→ Défi 1
Traduisez en anglais cette phrase du texte à lire ci-dessous, qui porte sur le jeu de rôle épique : « Un personnage mauvais n'est pas forcément et ne devrait jamais être amoral et inhumain. »

-------------------------

En toute fin de campagne, lorsque tout se dénoue, certaines des situations vécues dans le rêve deviennent réalité. Certains personnages meurent de la même manière, ou sont confrontés aux même situations, aux mêmes détails.
Ca peut aller assez loin (par exemple quels personnages sont présents à quel moment critique), et c'est dur à mettre en oeuvre (il faut de la chance, avouons-le), mais quand ça marche, effet garanti. Il y a un joueur en particulier qui, après la fin d'une des trois fois où je l'ai menée, m'a répertorié en détail tous les points communs, il y en avait presque une dizaine et il hallucinait. J'ai quand même du lui avouer qu'il n'y en avait que deux ou trois de volontaires et prémédités smiley

VI. La lutte du bien contre le mal

(ou pourquoi loyal bon ne veut pas dire loyal con)

Les épopées placent souvent face à face deux camps diamétralement opposés, soit par leurs convictions, soit par leurs actes. La simplification la plus simple et la plus extrême est la classique lutte du bien contre le mal : les méchants sont en noir, les gentils en blanc, et ils se mettent sur la gueule. D'après moi, c'est une simplification qui nuit au réel sentiment épique. Je ne pense pas que ce soit un hasard si, pendant l'Iliade, l'une des scènes les plus marquantes est le combat entre Achille et Hector. Ils se battent et meurent ensemble parce qu'après tout ils sont semblables, même s'ils n'appartiennent pas au même camp. Pour faire une autre analogie, Uther et Gorlois sont aussi identiques même ennemis, et c'est une des raisons pour lesquelles ils aiment et désirent la même femme.
Pour moi, une bonne campagne épique est celle qui fait sentir aux personnages qu'ils ne sont pas si différents de 'ceux de l'autre camp' et qui fasse songer à ce vieil adage : 'l'histoire est écrite par les vainqueurs'. S'ils remportent la victoire, les personnages seront des héros dont on chantera les louanges pendant des années voire des siècles, et leurs ennemis seront à jamais perdus dans l'oubli. Mais qu'est-ce qui, au final, fera réellement la différence entre eux et leurs adversaires. Comme le dit le personnage d'Al Pacino dans Heat : 'Je suis ce que je poursuis'. Comme quoi l'épique est plus psychologique qu'il n'y paraît smiley

En jdr et dans un cadre 'lutte du bien contre le mal', il est plus simple de faire interpréter le camp du bien aux joueurs, parce qu'au final, peu de joueurs savent véritablement interpréter un personnage mauvais. Les personnages mauvais deviendront la plupart du temps des sadiques, des psychopathes ou des tueurs sans âme, des icônes du mal absolu. Alors qu'encore une fois, un personnage mauvais est intéressant selon moi à partir du moment où il y a une part de bien en lui, même lorsqu'il se trouve au-delà de toute rédemption. Un personnage mauvais n'est pas forcément et ne devrait jamais être amoral et inhumain. Voir le monologue de Faramir à propos du Suderon qu'il vient de tuer dans 'Les Deux Tours' de Peter Jackson : un 'méchant' peut aussi avoir des raisons valables de se battre, il n'est pas seulement une marionnette agitée comme un chiffon devant le nez des gentils paladins.

-------------------------

→ Défi 2
Recopiez à l'identique les lignes qui suivent, depuis celle qui contient « In this photograph, would » jusqu'à la dernière ligne, bornes comprises.

-------------------------

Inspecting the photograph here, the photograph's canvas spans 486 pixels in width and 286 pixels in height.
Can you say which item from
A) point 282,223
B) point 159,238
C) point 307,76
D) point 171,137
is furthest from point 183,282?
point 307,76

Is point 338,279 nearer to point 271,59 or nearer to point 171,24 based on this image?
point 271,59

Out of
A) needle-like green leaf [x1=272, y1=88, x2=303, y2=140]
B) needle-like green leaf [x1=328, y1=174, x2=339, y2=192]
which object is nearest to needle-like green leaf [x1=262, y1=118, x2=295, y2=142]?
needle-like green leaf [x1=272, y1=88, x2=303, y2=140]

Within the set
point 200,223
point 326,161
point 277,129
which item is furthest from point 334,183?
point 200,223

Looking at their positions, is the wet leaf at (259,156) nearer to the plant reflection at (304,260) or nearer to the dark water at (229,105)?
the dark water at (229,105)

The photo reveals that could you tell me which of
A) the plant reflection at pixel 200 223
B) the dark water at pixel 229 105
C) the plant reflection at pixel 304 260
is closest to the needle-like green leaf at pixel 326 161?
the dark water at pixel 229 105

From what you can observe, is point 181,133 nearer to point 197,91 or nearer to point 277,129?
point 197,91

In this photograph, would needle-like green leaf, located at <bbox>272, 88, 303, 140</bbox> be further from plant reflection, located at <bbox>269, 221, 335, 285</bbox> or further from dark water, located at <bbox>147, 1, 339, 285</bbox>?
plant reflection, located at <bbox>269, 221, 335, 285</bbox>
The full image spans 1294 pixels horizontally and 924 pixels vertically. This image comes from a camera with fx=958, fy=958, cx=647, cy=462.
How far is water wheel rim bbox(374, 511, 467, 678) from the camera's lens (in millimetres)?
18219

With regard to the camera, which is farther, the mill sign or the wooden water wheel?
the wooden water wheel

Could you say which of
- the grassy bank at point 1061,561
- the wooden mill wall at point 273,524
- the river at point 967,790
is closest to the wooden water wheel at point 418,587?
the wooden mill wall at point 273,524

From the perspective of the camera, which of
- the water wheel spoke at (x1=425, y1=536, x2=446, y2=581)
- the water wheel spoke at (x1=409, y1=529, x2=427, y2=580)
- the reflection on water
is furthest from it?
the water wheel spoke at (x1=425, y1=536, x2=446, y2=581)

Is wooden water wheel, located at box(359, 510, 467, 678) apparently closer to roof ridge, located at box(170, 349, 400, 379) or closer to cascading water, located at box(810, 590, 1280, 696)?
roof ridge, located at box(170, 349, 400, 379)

-------------------------

→ Résultat attendu 1
An evil character is not necessarily, and should never be, amoral and inhuman.

→ Résultat attendu 2
In this photograph, would needle-like green leaf, located at <bbox>272, 88, 303, 140</bbox> be further from plant reflection, located at <bbox>269, 221, 335, 285</bbox> or further from dark water, located at <bbox>147, 1, 339, 285</bbox>?
plant reflection, located at <bbox>269, 221, 335, 285</bbox>
The full image spans 1294 pixels horizontally and 924 pixels vertically. This image comes from a camera with fx=958, fy=958, cx=647, cy=462.
How far is water wheel rim bbox(374, 511, 467, 678) from the camera's lens (in millimetres)?
18219

With regard to the camera, which is farther, the mill sign or the wooden water wheel?
the wooden water wheel

Could you say which of
- the grassy bank at point 1061,561
- the wooden mill wall at point 273,524
- the river at point 967,790
is closest to the wooden water wheel at point 418,587?
the wooden mill wall at point 273,524

From the perspective of the camera, which of
- the water wheel spoke at (x1=425, y1=536, x2=446, y2=581)
- the water wheel spoke at (x1=409, y1=529, x2=427, y2=580)
- the reflection on water
is furthest from it?
the water wheel spoke at (x1=425, y1=536, x2=446, y2=581)

Is wooden water wheel, located at box(359, 510, 467, 678) apparently closer to roof ridge, located at box(170, 349, 400, 379) or closer to cascading water, located at box(810, 590, 1280, 696)?
roof ridge, located at box(170, 349, 400, 379)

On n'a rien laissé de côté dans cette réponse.